Upload an entire local directory to a bucket, preserving the directory structure as S3 key prefixes. Uses a producer-consumer pipeline with SQLite-backed progress tracking for crash-safe resume.

Flag	Short	Default	Description
`--prefix`	`-p`	`""`	Key prefix to prepend to all uploaded keys
`--workers`	`-w`	`10`	Number of concurrent uploads
`--skip-existing` / `--overwrite`	--	`--skip-existing`	Skip files that already exist with matching size (idempotent)
`--include` / `-I`	--	all files	Only upload files matching these glob patterns (repeatable)
`--exclude` / `-E`	--	none	Skip files matching these glob patterns (repeatable)
`--validate`	--	off	Validate each file before upload (auto-detects format by extension)
`--verify`	--	off	Verify each upload by checking remote size (HEAD) after transfer
`--retry-errors`	--	off	Only retry files that failed in a previous run
`--presign-batch-size`	--	`200`	Number of URLs presigned per API call
`--tracker-db`	--	same dir as config.yaml	Path to SQLite tracker database
`--tracker-prefix`	--	none	Prefix for tracker DB name (e.g. `andraarkiv` → `andraarkiv.upload-tracker.db`)

Examples:

# Upload a directory to a bucket (preserves folder structure)
rahcp s3 upload-all my-bucket ./local-scans

# Upload with a key prefix
rahcp s3 upload-all my-bucket ./scans --prefix data/2025/

# Only upload JPEGs, validate and verify each one (maximum safety)
rahcp s3 upload-all my-bucket ./scans --include '*.jpg' --validate --verify

# Upload everything except temp files
rahcp s3 upload-all my-bucket ./data --exclude '*.tmp' --exclude '*.log'

# Retry only files that failed last time
rahcp s3 upload-all my-bucket ./archive --retry-errors --validate --verify

# After upload, batch-verify everything
rahcp s3 verify my-bucket ./scans --prefix data/2025/

How --validate works:

Auto-detects file type by extension and runs format-specific checks:

Extension	Validation
`.jpg` / `.jpeg`	SOI/EOI markers + Pillow full decode
`.tif` / `.tiff`	Magic bytes + version 42 + Pillow full decode
`.png`	PNG signature + Pillow full decode
Other	Skipped (no validation error)

Requires rahcp-validate (uv pip install 'rahcp-cli[validate]').

Error handling:

Failed files (validation, transfer, or verification) are marked as error in the tracker with the reason. The job continues — it does not stop on errors. After completion:

# See what failed
uv run python -c "
from rahcp_tracker import SqliteTracker
from pathlib import Path
t = SqliteTracker(Path('.rahcp/.upload-tracker.db'))
for key, size in t.error_entries():
    print(key)
t.close()
"

# Retry only the failures
rahcp s3 upload-all my-bucket ./scans --retry-errors --validate --verify

The command is idempotent by default -- re-running it skips files that already exist in the bucket with matching size. This makes it safe to retry after partial failures.
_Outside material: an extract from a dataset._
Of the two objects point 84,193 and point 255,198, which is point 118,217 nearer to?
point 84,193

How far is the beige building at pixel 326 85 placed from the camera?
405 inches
The command recursively finds all files in the source directory and uploads them with keys that mirror the local path. For example, uploading ./scans/ with --prefix data/ maps:

./scans/batch-1/image-001.tif  →  s3://my-bucket/data/batch-1/image-001.tif
./scans/batch-1/image-002.tif  →  s3://my-bucket/data/batch-1/image-002.tif
./scans/batch-2/image-003.tif  →  s3://my-bucket/data/batch-2/image-003.tif

Bulk transfer tracking¶

Both upload-all and download-all track progress in a local SQLite database (.upload-tracker.db / .download-tracker.db in the current working directory by default). This enables:

Instant resume -- on re-run, completed files are skipped without any network calls
Selective retry -- --retry-errors retries only files that failed previously
Progress visibility -- periodic stats with files/s and MB/s throughput

The tracker database persists across runs. To start fresh, delete the .db file.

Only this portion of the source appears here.